Thanks to its natural complexity and functionality, decellularized extracellular matrix (dECM) serves as an excellent foundation for creating highly cell-compatible bioinks and bioresins. This enables the bioprinted cells to thrive in an environment that closely mimics their native ECM composition and offers customizable biomechanical properties. To formulate dECM bioinks and bioresins, one must first pulverize and/or solubilize the dECM into non-crosslinked fragments, which can then be chemically modified as needed. In bioprinting, the solubilized dECM-derived material is typically deposited and/or crosslinked in a layer-by-layer fashion to build 3D hydrogel structures. Since the introduction of the first liver-derived dECM-based bioinks, a wide variety of decellularized tissue have been employed in bioprinting, including kidney, heart, cartilage, and adipose tissue among others. This review aims to summarize the critical steps involved in tissue-derived dECM bioprinting, starting from the decellularization of the ECM to the standardized formulation of bioinks and bioresins, ultimately leading to the reproducible bioprinting of tissue constructs. Notably, this discussion also covers photocrosslinkable dECM bioresins, which are particularly attractive due to their ability to provide precise spatiotemporal control over the gelation in bioprinting. Both in extrusion printing and vat photopolymerization, there is a need for more standardized protocols to fully harness the unique properties of dECM-derived materials. In addition to mammalian tissues, the most recent bioprinting approaches involve the use of microbial extracellular polymeric substances in bioprinting of bacteria. This presents similar challenges as those encountered in mammalian cell printing and represents a fascinating frontier in bioprinting technology.

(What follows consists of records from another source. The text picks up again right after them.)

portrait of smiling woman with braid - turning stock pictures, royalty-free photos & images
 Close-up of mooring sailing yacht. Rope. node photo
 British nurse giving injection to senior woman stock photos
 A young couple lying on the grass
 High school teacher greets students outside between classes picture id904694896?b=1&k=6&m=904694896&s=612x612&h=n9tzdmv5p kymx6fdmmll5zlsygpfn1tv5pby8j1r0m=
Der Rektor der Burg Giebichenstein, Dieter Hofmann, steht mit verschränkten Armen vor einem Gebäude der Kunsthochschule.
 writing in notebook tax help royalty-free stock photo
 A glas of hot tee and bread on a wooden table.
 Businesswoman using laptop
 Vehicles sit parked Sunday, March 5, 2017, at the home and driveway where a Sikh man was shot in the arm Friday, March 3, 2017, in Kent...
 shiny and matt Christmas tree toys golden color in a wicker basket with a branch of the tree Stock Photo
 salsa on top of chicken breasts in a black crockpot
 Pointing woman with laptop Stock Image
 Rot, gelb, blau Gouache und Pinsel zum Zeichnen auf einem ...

基于脱细胞细胞外基质衍生的生物墨水和生物树脂的组织和物种特异性3D生物打印的兴起
由于其天然的复杂性和功能性,脱细胞细胞外基质(dECM)是创造高度细胞相容性的生物墨水和生物树脂的良好基础。这使得生物打印的细胞能够在接近模拟其天然ECM组成的环境中茁壮成长,并提供可定制的生物力学特性。为了制备dECM生物墨水和生物树脂,必须首先将dECM粉碎和/或溶解成非交联碎片,然后根据需要对其进行化学修饰。在生物打印中,溶解的decm衍生材料通常以一层接一层的方式沉积和/或交联,以构建3D水凝胶结构。自从第一个肝脏来源的基于decm的生物墨水问世以来,各种各样的脱细胞组织已经被用于生物打印,包括肾脏、心脏、软骨和脂肪组织等。本综述旨在总结组织源性dECM生物打印的关键步骤,从ECM的脱细胞到生物墨水和生物树脂的标准化配方,最终导致组织结构的可复制生物打印。值得注意的是,本讨论还涵盖了光交联的dECM生物树脂,由于它们能够在生物打印中提供对凝胶化的精确时空控制,因此特别有吸引力。无论是挤压印刷还是还原光聚合,都需要更标准化的协议来充分利用decm衍生材料的独特性能。除了哺乳动物组织外,最近的生物打印方法还包括在细菌生物打印中使用微生物细胞外聚合物物质。这提出了与哺乳动物细胞打印遇到的类似挑战,代表了生物打印技术的一个迷人的前沿。
本文章由计算机程序翻译,如有差异,请以英文原文为准。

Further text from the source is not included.